Health experts warn that the rapidly rising death toll from COVID-19 could worsen as the continuing increase in seriously ill patients has now forced overrun hospitals to decide who gets full medical treatment.

The number of fatalities topped 4,000 nationwide on Jan. 9, and Asahi Shimbun calculations showed that more than 1,500, or 40 percent, of the deaths occurred over the month ending Jan. 10.

The seven-day average number of deaths from COVID-19 was eight at the end of October. The figure climbed to 22 at the end of November and to 53 at the end of last month.

If the current pace continues, the death toll is projected to hit 5,000 by the end of this month.
Hospital beds, particularly in urban centers, are filling up during the third and most severe wave of novel coronavirus infections. In some areas, ventilators and other sophisticated equipment are now unavailable for COVID-19 patients in serious condition.

The Tokyo metropolitan government describes serious COVID-19 cases as those that require ventilators or extracorporeal membrane oxygenation, an ECMO lung bypass machine. As of Jan. 5, Tokyo said 111 patients were using such equipment.

However, many patients with serious symptoms have not requested the breathing-assistance equipment. If they are included, the total number of serious cases is 186 as of that day in the capital.

An additional 170 patients in Tokyo were in conditions that could require ventilators at any minute or had just recovered to a level where the equipment could be removed.

Local authorities’ figures for serious cases alone do not reflect the dire situation that hospitals are now facing, the health experts said.


Hideaki Oka, a professor of infectious disease internal medicine at the Saitama Medical Center in Kawagoe, Saitama Prefecture, just north of Tokyo, said some seriously ill COVID-19 patients at his hospital have been without ventilators because there are not enough staff workers trained to use the devices safely.

“Patients are waiting for the end of their lives without ventilators after available drugs failed to turn around their condition,” he said.

Oka oversees 23 beds for COVID-19 patients with mild or moderate symptoms, as well as four intensive care beds for serious cases.

Most of the patients who have been admitted to his hospital, which is affiliated with Saitama Medical University, since the third wave started in autumn are either elderly or have pre-existing conditions, putting them at a higher risk of developing serious symptoms.

With the number of serious cases surging since December, all four beds for such patients had been occupied by the beginning of this month. Three beds set aside for patients with mild or moderate symptoms were converted for those in serious condition.

Oka said it is now difficult to take in additional patients.

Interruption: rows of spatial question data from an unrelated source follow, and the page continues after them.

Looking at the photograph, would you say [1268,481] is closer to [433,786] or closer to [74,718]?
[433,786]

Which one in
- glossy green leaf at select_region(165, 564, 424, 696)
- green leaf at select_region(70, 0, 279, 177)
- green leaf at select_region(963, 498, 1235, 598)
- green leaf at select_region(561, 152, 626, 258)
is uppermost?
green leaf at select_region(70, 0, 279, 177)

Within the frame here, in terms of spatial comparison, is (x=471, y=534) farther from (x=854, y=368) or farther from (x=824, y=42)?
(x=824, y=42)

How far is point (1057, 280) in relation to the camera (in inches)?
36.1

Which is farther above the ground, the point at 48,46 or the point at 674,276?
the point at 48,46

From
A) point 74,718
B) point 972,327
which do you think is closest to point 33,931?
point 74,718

“We have accepted elderly patients in serious condition from other facilities on the condition that they made clear they would not seek treatment” using ventilators or other devices, he said. “Triage of patients has been under way on the front line.”

Hospitals in Osaka Prefecture are experiencing a similarly dire situation.

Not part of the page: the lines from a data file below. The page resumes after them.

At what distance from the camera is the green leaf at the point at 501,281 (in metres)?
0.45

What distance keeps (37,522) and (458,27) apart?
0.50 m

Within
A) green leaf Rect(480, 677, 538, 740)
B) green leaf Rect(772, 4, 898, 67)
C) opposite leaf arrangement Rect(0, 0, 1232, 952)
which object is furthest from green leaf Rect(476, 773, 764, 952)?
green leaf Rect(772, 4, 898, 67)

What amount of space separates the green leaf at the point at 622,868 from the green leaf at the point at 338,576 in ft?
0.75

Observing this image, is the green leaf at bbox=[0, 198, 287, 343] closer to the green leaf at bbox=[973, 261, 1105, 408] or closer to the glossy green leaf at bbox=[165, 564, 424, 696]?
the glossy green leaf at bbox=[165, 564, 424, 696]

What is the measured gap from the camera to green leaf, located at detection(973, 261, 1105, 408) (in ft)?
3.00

In the prefecture, 77 percent of the 281 patients who died between Oct. 10 and Dec. 23 were not using ventilators or under intensive care, both of which are supposed to be standard for “serious cases.”

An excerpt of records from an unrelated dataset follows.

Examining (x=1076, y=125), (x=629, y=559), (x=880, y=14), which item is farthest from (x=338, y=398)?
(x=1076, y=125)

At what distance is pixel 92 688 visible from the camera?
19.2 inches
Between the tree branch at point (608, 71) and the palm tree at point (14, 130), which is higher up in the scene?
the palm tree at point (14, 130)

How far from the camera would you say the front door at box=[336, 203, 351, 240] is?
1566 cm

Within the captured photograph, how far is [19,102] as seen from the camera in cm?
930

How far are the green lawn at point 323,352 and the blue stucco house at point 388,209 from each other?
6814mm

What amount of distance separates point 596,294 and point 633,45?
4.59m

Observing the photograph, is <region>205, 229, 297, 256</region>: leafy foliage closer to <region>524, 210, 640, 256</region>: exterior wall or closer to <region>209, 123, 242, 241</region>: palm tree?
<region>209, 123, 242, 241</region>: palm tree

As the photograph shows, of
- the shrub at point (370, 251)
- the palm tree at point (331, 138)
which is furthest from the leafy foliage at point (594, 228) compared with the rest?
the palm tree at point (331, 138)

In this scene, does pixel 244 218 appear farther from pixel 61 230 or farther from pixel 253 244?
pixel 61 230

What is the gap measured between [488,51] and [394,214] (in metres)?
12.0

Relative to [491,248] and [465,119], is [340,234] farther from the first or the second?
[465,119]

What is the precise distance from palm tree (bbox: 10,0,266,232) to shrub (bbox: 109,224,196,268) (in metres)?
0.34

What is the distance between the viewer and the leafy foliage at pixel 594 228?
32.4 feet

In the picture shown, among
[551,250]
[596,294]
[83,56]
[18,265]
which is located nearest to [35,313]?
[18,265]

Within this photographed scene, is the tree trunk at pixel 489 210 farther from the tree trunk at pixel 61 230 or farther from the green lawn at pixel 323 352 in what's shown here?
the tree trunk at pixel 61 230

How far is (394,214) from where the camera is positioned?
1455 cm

Based on trends during the pandemic, a surge in new cases a couple of weeks ago will soon lead to a sharp rise in the number of serious cases.

Medical facilities in large cities are already flooded with patients, making it difficult to find unoccupied beds for seriously ill COVID-19 patients.

Oka painted a bleak picture for the health care system in many parts of Japan. In the weeks ahead, he said, access to breathing equipment will be limited, and more patients will die from the disease while not receiving aggressive treatment.

“As far as seriously ill COVID-19 patients are concerned, hospitals have already lost the ability to treat them all,” he said. “Fatalities could rise sharply in the days ahead, compared with figures to date.”

Satoshi Hori, a professor of infectious disease control with Juntendo University in Tokyo, echoed a similar view, saying medical treatment for serious cases will become scarcer.

Hori called on young people to behave cautiously and responsibly, even though those in younger age groups are less likely to develop serious symptoms after contracting the virus.

“They could end up transmitting the virus unwittingly to the elderly and people with underlying conditions,” he said. “They should avoid confined places and dining together with friends.”